Uma proposta que está em discussão busca acabar com a cobrança mínima nas contas de água para consumidores que não registrarem nenhum consumo. Essa medida visa aliviar o bolso de quem, por diversos motivos, não utiliza o serviço em determinado período, mas ainda assim recebe uma fatura.

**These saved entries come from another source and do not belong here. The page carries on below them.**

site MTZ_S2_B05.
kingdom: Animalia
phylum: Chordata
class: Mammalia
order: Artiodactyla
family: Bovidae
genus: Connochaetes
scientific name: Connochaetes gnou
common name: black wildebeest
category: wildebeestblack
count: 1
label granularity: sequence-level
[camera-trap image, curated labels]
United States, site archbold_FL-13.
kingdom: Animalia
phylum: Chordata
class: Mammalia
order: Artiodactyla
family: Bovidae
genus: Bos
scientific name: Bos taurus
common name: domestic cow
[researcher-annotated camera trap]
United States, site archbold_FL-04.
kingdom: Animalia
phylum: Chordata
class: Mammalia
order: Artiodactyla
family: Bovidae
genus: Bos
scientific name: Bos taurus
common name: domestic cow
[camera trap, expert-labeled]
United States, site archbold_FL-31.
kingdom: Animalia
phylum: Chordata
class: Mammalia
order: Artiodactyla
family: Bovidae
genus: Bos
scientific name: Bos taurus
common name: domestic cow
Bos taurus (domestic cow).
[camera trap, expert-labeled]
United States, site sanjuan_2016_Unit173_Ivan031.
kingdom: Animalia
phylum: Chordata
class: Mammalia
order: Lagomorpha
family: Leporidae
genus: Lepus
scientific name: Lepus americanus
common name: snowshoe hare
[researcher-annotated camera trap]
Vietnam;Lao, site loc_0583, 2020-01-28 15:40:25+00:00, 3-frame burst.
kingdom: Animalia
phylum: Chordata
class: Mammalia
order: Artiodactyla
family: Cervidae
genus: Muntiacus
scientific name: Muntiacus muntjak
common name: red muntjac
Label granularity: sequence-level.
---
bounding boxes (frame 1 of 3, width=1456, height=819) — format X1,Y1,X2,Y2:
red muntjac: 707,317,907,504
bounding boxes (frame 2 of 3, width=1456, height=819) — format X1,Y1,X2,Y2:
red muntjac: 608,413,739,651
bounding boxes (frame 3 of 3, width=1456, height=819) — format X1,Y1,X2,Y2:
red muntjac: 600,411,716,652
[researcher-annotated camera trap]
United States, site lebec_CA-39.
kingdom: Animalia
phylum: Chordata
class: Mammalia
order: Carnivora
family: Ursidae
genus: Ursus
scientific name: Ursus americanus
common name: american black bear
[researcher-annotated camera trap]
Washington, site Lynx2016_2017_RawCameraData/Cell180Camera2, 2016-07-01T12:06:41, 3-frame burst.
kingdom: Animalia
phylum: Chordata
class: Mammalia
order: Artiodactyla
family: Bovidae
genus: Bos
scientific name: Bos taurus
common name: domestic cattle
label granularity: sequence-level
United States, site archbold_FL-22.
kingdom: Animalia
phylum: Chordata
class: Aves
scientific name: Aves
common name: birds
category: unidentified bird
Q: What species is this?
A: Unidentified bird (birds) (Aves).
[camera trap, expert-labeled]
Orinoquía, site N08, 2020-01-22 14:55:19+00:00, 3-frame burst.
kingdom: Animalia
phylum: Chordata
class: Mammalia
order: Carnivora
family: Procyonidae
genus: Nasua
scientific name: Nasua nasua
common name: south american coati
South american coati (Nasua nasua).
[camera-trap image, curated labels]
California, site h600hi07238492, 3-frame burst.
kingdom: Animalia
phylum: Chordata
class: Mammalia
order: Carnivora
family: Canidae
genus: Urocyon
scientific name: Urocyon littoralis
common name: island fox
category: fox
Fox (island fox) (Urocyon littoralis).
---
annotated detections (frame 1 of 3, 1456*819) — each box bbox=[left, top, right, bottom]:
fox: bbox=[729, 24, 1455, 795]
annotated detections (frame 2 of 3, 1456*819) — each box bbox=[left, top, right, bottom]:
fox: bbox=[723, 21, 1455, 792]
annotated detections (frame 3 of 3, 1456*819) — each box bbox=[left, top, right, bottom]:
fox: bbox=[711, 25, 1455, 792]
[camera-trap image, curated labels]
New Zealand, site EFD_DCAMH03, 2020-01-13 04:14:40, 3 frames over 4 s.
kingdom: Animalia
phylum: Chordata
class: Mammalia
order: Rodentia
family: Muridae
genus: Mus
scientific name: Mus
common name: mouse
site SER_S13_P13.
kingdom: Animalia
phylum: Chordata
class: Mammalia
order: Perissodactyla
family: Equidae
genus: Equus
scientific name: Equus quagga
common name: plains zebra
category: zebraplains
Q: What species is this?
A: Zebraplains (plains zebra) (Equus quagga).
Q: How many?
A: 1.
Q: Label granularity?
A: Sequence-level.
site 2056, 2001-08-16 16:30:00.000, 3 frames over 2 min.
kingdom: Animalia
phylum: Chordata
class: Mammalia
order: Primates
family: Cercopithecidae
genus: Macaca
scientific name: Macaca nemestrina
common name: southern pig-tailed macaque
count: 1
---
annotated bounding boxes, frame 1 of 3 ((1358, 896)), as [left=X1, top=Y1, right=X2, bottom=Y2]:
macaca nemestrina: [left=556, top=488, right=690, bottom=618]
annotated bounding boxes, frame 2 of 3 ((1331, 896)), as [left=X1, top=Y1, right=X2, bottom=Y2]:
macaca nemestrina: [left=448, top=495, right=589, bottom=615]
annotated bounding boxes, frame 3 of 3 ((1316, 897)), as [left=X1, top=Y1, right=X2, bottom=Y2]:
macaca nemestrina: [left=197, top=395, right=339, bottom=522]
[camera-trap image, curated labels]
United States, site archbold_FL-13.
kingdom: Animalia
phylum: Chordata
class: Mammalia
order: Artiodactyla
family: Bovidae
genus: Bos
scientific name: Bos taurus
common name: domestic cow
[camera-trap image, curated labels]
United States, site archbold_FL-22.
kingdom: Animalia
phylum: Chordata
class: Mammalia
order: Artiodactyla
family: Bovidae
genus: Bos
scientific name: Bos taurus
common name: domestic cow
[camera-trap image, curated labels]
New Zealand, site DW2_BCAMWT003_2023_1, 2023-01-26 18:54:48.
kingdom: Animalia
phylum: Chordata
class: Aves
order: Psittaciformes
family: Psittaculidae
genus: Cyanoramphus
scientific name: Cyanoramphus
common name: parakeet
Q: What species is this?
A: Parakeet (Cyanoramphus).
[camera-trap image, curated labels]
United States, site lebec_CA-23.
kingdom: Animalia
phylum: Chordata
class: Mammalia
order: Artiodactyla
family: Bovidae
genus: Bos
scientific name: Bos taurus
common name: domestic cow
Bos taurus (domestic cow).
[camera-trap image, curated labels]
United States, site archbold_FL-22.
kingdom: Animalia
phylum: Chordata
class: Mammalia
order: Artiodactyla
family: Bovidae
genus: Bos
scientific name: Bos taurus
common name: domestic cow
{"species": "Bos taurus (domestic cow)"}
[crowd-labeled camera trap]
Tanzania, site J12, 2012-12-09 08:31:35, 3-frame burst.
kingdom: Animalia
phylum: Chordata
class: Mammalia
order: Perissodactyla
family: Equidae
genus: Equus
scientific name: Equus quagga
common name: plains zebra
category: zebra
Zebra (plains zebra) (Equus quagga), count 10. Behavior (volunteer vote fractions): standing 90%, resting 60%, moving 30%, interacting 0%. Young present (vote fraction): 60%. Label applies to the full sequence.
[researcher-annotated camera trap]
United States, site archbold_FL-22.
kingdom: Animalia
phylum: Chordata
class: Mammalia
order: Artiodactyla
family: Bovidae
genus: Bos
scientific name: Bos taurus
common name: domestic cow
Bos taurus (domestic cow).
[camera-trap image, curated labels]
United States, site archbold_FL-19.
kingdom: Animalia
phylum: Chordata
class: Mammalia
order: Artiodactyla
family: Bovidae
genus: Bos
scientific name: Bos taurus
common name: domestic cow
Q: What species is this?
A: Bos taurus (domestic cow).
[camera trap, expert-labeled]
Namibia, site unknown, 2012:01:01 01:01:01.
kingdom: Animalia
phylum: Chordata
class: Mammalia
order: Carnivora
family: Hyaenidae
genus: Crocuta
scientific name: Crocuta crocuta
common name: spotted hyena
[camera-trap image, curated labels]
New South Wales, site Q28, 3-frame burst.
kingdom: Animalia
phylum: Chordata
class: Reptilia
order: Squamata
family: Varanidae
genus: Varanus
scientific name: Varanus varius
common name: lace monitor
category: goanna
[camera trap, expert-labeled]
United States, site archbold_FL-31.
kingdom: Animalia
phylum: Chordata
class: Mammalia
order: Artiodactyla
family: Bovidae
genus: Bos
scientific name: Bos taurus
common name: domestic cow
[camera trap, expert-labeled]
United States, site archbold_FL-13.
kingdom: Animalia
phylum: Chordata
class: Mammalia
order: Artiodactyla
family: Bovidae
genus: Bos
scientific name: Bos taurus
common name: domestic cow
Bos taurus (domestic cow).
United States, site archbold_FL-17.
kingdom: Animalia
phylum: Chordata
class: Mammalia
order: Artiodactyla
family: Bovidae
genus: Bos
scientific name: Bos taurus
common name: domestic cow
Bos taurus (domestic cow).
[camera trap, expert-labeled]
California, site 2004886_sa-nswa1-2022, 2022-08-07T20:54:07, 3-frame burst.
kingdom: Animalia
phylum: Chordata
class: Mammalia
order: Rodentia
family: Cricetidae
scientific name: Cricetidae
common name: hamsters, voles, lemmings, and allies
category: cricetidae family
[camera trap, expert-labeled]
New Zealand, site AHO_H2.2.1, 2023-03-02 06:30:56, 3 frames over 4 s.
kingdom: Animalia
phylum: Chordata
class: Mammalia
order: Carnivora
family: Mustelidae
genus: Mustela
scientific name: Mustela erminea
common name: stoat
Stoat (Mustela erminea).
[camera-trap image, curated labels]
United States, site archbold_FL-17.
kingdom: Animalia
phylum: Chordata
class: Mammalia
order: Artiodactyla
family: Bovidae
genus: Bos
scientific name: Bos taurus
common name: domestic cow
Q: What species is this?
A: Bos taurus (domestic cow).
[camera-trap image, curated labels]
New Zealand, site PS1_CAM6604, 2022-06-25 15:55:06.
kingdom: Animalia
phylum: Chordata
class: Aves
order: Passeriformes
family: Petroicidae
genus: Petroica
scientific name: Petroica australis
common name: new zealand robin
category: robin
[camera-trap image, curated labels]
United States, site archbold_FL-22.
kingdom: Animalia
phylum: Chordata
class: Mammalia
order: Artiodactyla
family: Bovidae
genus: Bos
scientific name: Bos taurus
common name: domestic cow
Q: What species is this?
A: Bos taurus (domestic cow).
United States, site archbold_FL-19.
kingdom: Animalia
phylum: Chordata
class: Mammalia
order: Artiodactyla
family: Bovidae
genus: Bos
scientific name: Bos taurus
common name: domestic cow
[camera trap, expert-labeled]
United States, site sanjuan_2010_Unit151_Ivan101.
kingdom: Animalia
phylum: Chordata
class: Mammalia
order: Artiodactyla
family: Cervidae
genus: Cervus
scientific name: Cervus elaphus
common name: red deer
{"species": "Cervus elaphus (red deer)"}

Atualmente, é comum que as concessionárias de água cobrem um valor mínimo, mesmo que o hidrômetro marque zero. Essa prática é justificada pela necessidade de cobrir os custos fixos de manutenção da rede, tratamento e disponibilidade do serviço, independentemente do volume consumido.
Com a nova proposta, a dispensa da cobrança só aconteceria em casos onde realmente não existir consumo. Isso significa que imóveis vazios, propriedades em reforma ou residências onde os moradores estão ausentes por longos períodos poderiam se beneficiar.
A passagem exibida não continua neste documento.